(PROVIDED MATERIAL begins)
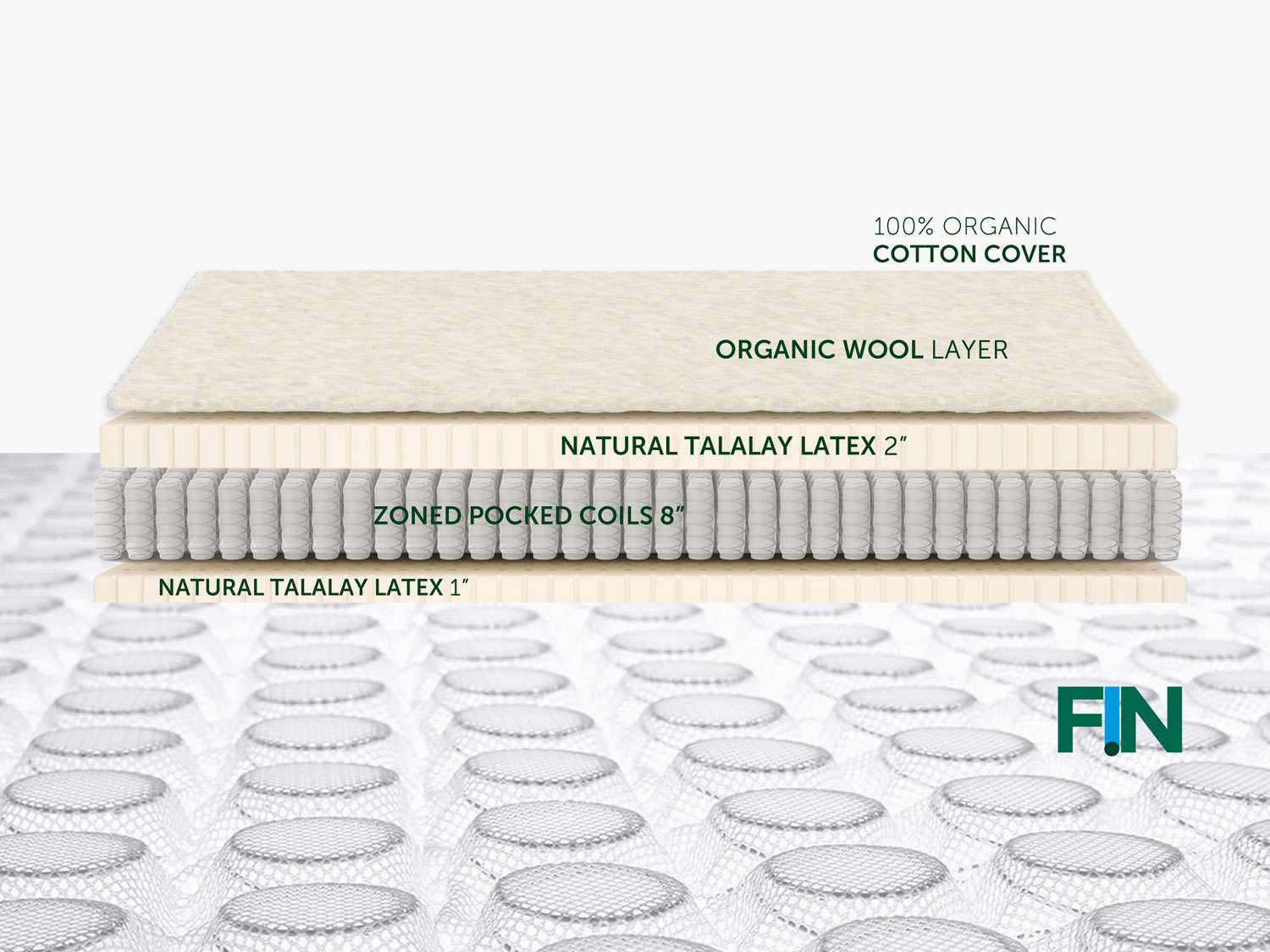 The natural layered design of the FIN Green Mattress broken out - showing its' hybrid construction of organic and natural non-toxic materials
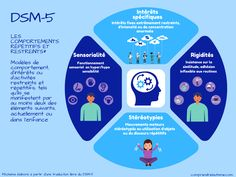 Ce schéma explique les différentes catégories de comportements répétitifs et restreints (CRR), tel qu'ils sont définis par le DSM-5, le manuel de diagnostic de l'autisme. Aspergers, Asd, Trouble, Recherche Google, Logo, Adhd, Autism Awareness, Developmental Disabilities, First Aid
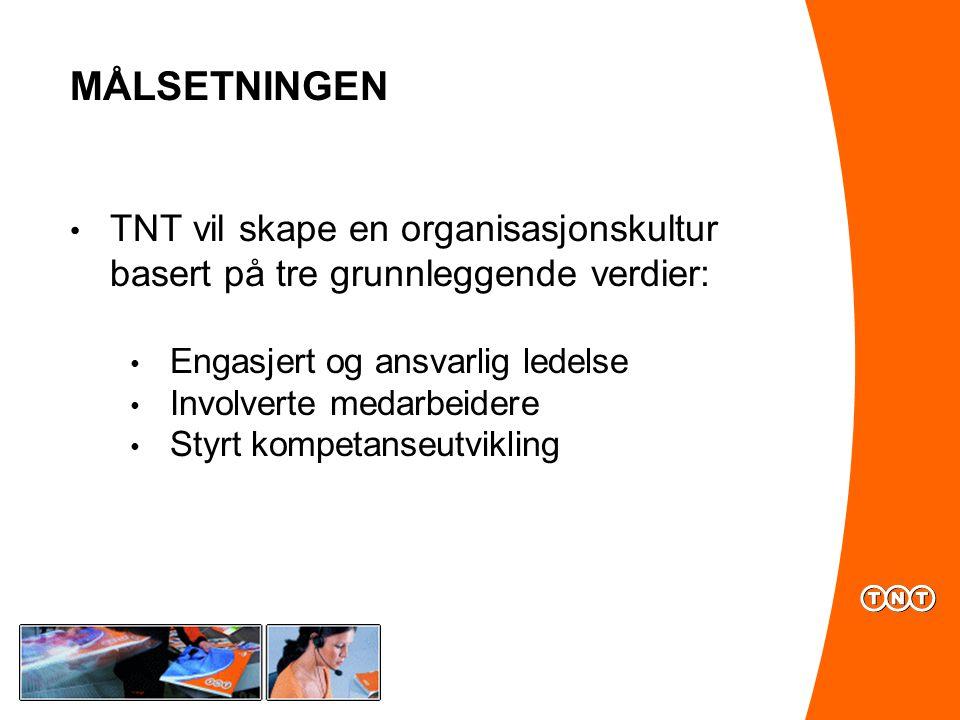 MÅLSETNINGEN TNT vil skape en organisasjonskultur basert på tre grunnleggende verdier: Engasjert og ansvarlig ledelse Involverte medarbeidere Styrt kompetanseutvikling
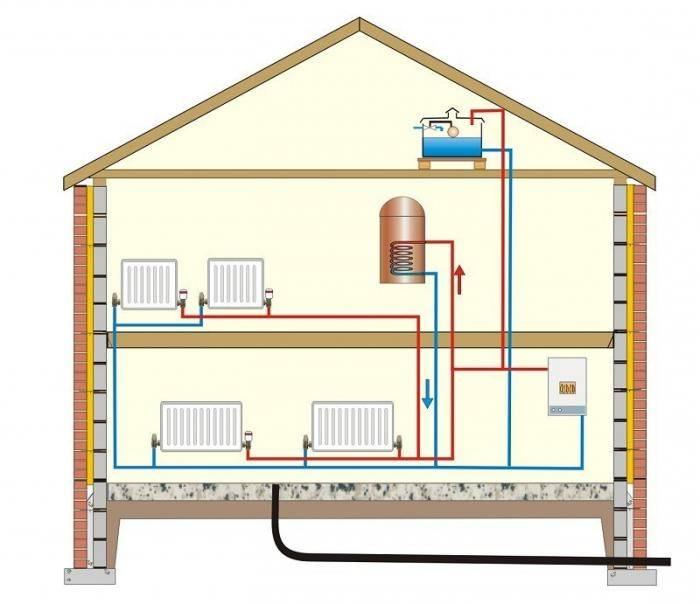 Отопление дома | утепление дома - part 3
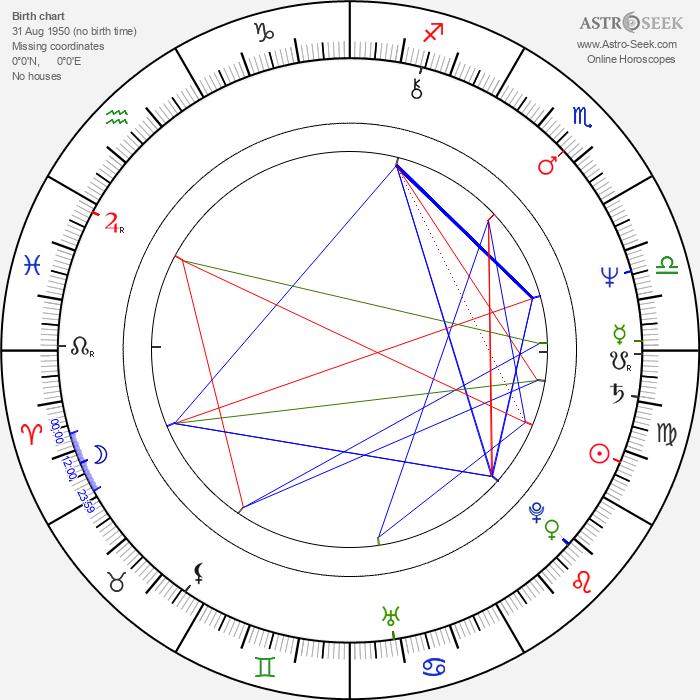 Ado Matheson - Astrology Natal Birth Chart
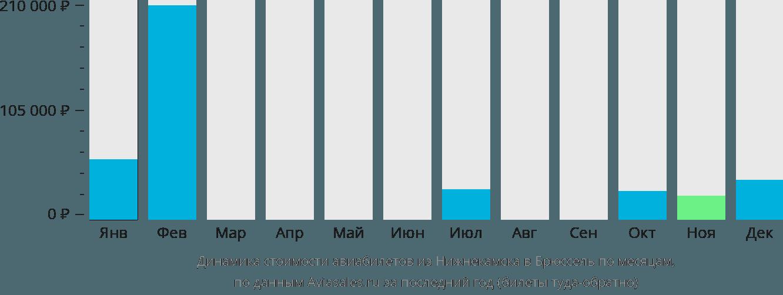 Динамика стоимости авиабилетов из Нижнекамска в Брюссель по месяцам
(PROVIDED MATERIAL ends)
_TASK ITEM_
Print the data exactly, from its first line to the line containing "Ado Matheson - Astrology Natal Birth Chart", both included. Omit the pictures.

_TASK OUTPUT_
 The natural layered design of the FIN Green Mattress broken out - showing its' hybrid construction of organic and natural non-toxic materials
 Ce schéma explique les différentes catégories de comportements répétitifs et restreints (CRR), tel qu'ils sont définis par le DSM-5, le manuel de diagnostic de l'autisme. Aspergers, Asd, Trouble, Recherche Google, Logo, Adhd, Autism Awareness, Developmental Disabilities, First Aid
 MÅLSETNINGEN TNT vil skape en organisasjonskultur basert på tre grunnleggende verdier: Engasjert og ansvarlig ledelse Involverte medarbeidere Styrt kompetanseutvikling
 Отопление дома | утепление дома - part 3
 Ado Matheson - Astrology Natal Birth Chart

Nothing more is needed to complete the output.